Bandrol yükümlüğüne aykırılık suçlarında sanıklar genellikle aynı suç işleme kararı ile hareket ederek eylemlerini devam ettirmekte, suç işledikleri tesbit edildiğinde de haklarında tutanak düzenlenmektedir.
Görevlilerce düzenlenen her suç tutanağının müstakil suç sayılması (örneğin bir ay içerisinde ikişer gün arayla on beş ayrı suç tutanağı düzenlenip, on beş kez cezalandırılmaları) halinde TCK’nın 3. maddesinde öngörülen “suç işleyen kişi hakkında işlenen fiilin ağırlığıyla orantılı ceza ve güvenlik tedbirine hükmolunur.” ilkesinin korunamayacağı açık bir gerçektir.

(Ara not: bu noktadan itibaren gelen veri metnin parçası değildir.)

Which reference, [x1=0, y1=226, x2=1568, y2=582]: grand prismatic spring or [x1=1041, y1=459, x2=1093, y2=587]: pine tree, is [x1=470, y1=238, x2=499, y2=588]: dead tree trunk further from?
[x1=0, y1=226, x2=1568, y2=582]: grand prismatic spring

5846 sayılı Kanun’un haklara tecavüzün önlenmesi başlıklı 81. maddesinin 13. fıkrasında “Bandrol yükümlüğüne aykırılığın aynı eserle ilgili olarak 71’inci maddenin birinci fıkrasının (1) numaralı bendinde tanımlanan suçla birlikte işlenmesi halinde, fail hakkında sadece 71’inci maddeye göre cezaya hükmolunur. Ancak; verilen ceza üçte biri oranında artırılır.” hükmü yer almakta ise de bu hüküm bandrol yükümlülüğüne aykırılık eyleminde meslek birliklerinin şikayetçi olması halinde de, suçun mağduru toplumu oluşturan bireylerdir şeklindeki kabulü değiştirmeyecektir. Zira 5237 sayılı Türk Ceza Kanunu’nun hazırlanmasında esas alınan suç teorisine göre tüzel kişiler suçtan zarar gören olmalarına rağmen suçun mağduru sayılmayacaklardır.

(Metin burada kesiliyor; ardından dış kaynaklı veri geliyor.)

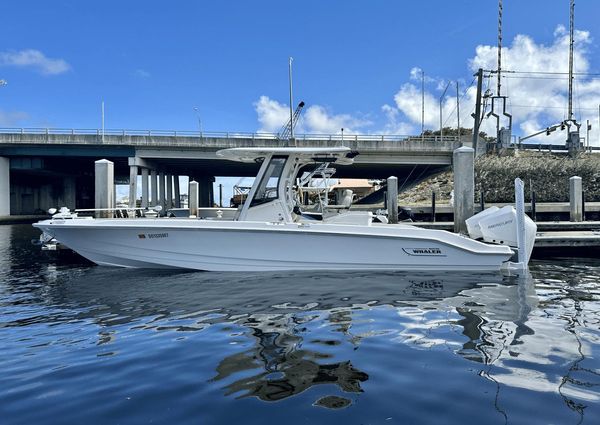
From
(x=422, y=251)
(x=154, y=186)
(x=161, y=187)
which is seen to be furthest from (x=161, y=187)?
(x=422, y=251)

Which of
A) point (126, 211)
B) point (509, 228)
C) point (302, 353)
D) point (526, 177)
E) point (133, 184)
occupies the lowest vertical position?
point (302, 353)

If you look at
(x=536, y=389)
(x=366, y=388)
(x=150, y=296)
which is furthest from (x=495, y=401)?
(x=150, y=296)

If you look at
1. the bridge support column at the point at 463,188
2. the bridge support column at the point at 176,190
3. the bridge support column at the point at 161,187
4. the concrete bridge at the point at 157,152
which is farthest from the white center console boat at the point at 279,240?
the bridge support column at the point at 176,190

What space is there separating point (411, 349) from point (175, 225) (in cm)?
561

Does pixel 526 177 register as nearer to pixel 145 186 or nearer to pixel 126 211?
pixel 145 186

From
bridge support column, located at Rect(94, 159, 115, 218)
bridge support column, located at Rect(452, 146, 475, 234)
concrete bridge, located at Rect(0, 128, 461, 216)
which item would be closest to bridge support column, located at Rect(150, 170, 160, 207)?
concrete bridge, located at Rect(0, 128, 461, 216)

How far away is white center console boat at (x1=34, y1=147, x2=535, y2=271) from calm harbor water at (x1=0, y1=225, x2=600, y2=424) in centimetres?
89

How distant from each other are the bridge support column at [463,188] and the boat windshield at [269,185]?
265 inches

Açıklanan nedenlerle, sanığın kendisine ait olan seyyar tezgahta 06/08/2012 tarihinde 51 adet sahte bandrollü, 173 adet başka bir esere ait bandrol yapıştırılmış usulsüz bandrollü ve 215 adet bandrolsüz, 12/08/2012 tarihinde ise 64 adet sahte bandrollü, 101 adet başka bir esere ait bandrol yapıştırılmış usulsüz bandrollü ve 54 adet bandrolsüz kitapları satışa arz ettiği, sanığın 06/08/2012 ve 12/08/2012 tarihli eylemleri hakkında 26/12/2012 tarihli iki ayrı iddianame düzenlenmesi karşısında; iddianame tarihine kadar tespit edilen eylemlerin zincirleme biçimde işlenmiş tek suç oluşturduğu gözetilerek, bu eylemlerin bir suç işleme kararı icrası kapsamında işlendiği anlaşıldığından, TCK"nın 43/1. maddesi uyarınca zincirleme suç hükümlerinin uygulanması gerekirken, sanık hakkında iki ayrı cezaya hükmolunması,
3-Seyyar tezgahta atılı suçu işleyen sanık hakkında, ele geçirilen kitap sayısı ve suçun işleniş şekli itibariyle makul oranda teşdit uygulanması yerine alt sınırın üç katı oranında teşdit uygulanması suretiyle 5237 sayılı TCK"nın 3. ve 61. maddelerine aykırı hüküm kurulması,
4-Kasıtlı suçtan hapis cezasına mahkumiyetin kanuni sonucu olarak sanık hakkında 5237 sayılı TCK"nın 53. maddesi uyarınca hak yoksunluklarına hükmedilmiş ise de, 24/11/2015 tarih ve 29542 sayılı Resmi Gazete"de yayımlanan Anayasa Mahkemesinin 08/10/2015 tarih ve 2014/140 E., 2015/85 K. sayılı kararı ile anılan maddenin bazı hükümlerinin iptal edilmiş olması nedeniyle yeniden değerlendirme yapılması zorunluluğu,
5-Suç tarihinin 06/08/2012 ve 12/08/2012 olmasına rağmen karar başlığında 06/08/2012 şeklinde iki defa gösterilmesi,
Bozmayı gerektirmiş ve sanığın temyiz nedenleri yerinde görüldüğünden, tebliğnameye uygun olarak hükmün 5320 sayılı Kanun’un 8/1. maddesi gereğince uygulanması gereken 1412 sayılı CMUK’nın 321. maddesi uyarınca BOZULMASINA, sanık hakkında CMUK 326/son fıkrasının gözetilmesine, yargılamanın bozma öncesi aşamadan başlayarak sürdürülüp sonuçlandırılmak üzere dosyanın mahkemesine gönderilmesine, 21/02/2018 tarihinde oybirliği ile karar verildi.